電子契約には、便利さの裏側にある見過ごせないリスクが存在します。導入後に「知らなかった」と後悔しないために、まずは代表的な7つのリスクを正確に把握しましょう。

リスク1:法的効力が認められない

締結した契約が、裁判で「無効」と判断されるリスクです。

紙の契約書は「押印」があるため、法的に強く認められています。電子契約では、法律で定められた「電子署名」がその代わりとなります。信頼できるサービスは、以下の要件を満たすことで紙と同等の法的効力を確保しています。

<証明する内容>

  • 本人性の証明:契約者本人が、自身の意思で契約内容に合意したことを証明します。
  • 非改ざん性の証明:契約締結後に、内容が一切変更されていないことを証明します。

法的リスクを避けるためにも、これらの要件を満たした信頼できるサービスを選ぶことが基本です。

リスク2:契約内容が改ざんされる

電子データは、紙と違って簡単に書き換えができてしまう弱点があります。

このリスクを防ぐのが「タイムスタンプ」という技術です。

タイムスタンプは、「いつ、その契約書が存在し、それ以降、改ざんされていないこと」を証明してくれます。

電子署名とタイムスタンプはセットで考えることが、契約の安全性を高める上で重要です。

(次の課題):
[A] 電子契約のリスクに関する文章について、次の問いに答えてください。
(i) 電子契約で、紙の契約書の「押印」の代わりとなるものは何ですか。
(ii) 契約締結後に内容が一切変更されていないことを証明することは、何と呼ばれていますか。
(iii) 契約内容が改ざんされるリスクを防ぐ技術は何ですか。
[B] 電子契約のリスクに関する文章のうち、「紙の契約書は「押印」があるた」から「に合意したことを証明します。」までの部分を、両端の語句も含めてそのまま書き写してください。

(場面に基づく空間的な質問)
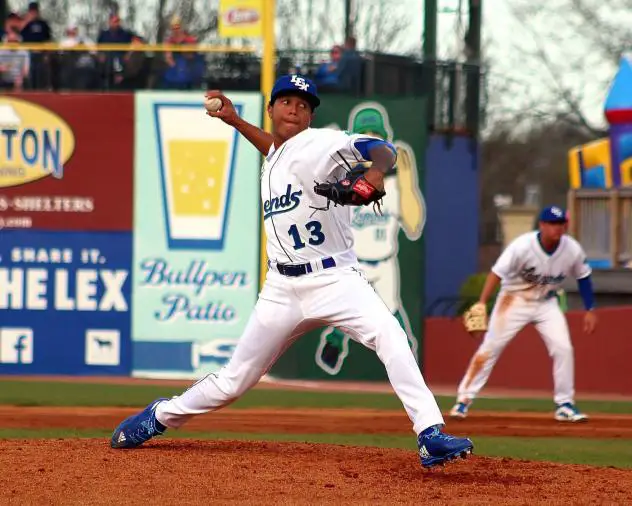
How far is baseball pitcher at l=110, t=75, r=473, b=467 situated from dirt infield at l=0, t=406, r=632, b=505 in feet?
1.18

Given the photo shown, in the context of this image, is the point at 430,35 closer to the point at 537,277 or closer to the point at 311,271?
the point at 537,277

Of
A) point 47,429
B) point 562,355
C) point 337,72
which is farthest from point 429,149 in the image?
point 47,429

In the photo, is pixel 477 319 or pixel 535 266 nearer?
pixel 535 266

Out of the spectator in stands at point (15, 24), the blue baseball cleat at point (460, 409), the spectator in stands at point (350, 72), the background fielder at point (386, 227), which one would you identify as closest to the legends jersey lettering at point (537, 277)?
the blue baseball cleat at point (460, 409)

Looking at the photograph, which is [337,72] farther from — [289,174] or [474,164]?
[289,174]

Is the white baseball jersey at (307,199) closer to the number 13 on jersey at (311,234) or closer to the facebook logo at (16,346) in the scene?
the number 13 on jersey at (311,234)

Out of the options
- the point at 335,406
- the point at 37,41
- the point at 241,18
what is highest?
the point at 241,18

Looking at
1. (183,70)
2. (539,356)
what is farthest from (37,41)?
(539,356)

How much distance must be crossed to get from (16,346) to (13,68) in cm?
355

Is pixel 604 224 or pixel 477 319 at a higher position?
pixel 604 224

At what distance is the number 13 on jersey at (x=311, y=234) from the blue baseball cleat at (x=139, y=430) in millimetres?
1330

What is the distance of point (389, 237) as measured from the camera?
1628 cm

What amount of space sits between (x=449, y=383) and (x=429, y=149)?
480 cm

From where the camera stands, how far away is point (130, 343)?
1623cm
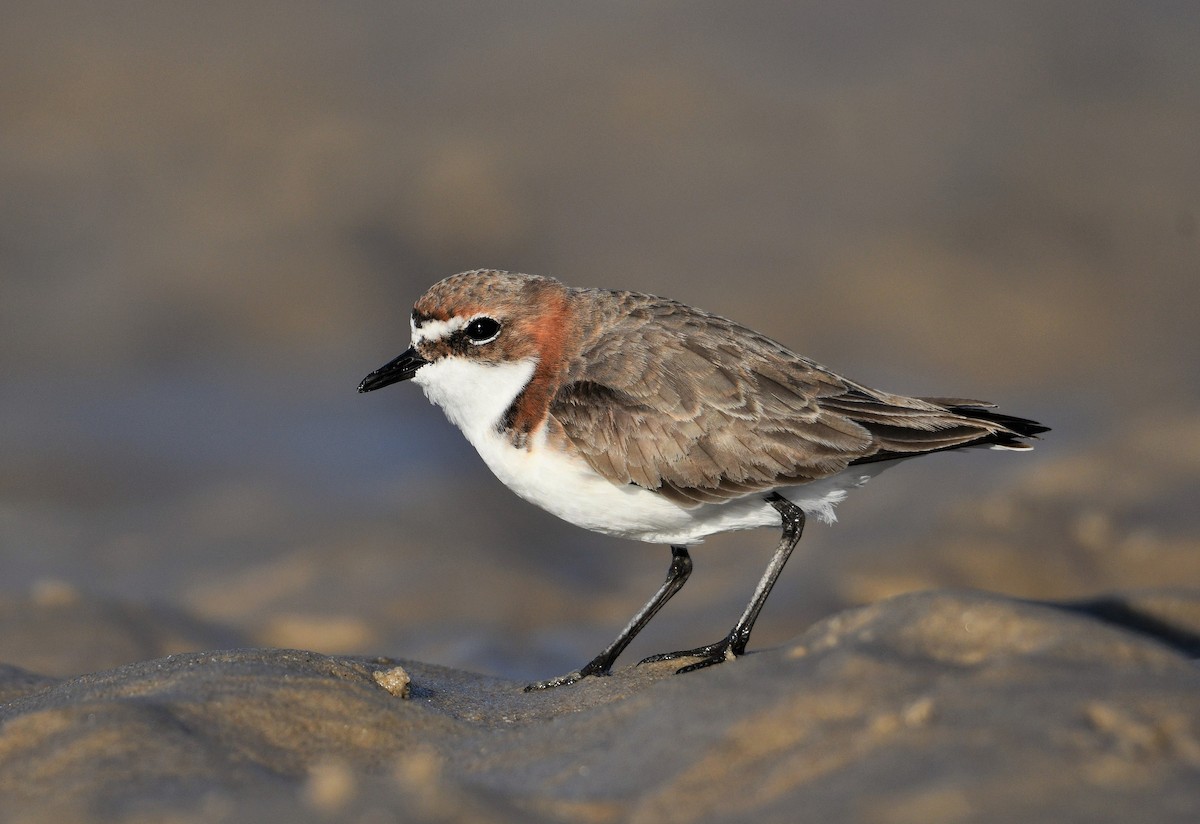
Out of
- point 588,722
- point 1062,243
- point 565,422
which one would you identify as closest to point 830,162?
point 1062,243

(課題ごとの回答):
[A]
(i) 法律で定められた「電子署名」
(ii) 非改ざん性の証明
(iii) タイムスタンプ

[B]
紙の契約書は「押印」があるため、法的に強く認められています。電子契約では、法律で定められた「電子署名」がその代わりとなります。信頼できるサービスは、以下の要件を満たすことで紙と同等の法的効力を確保しています。

<証明する内容>

  • 本人性の証明:契約者本人が、自身の意思で契約内容に合意したことを証明します。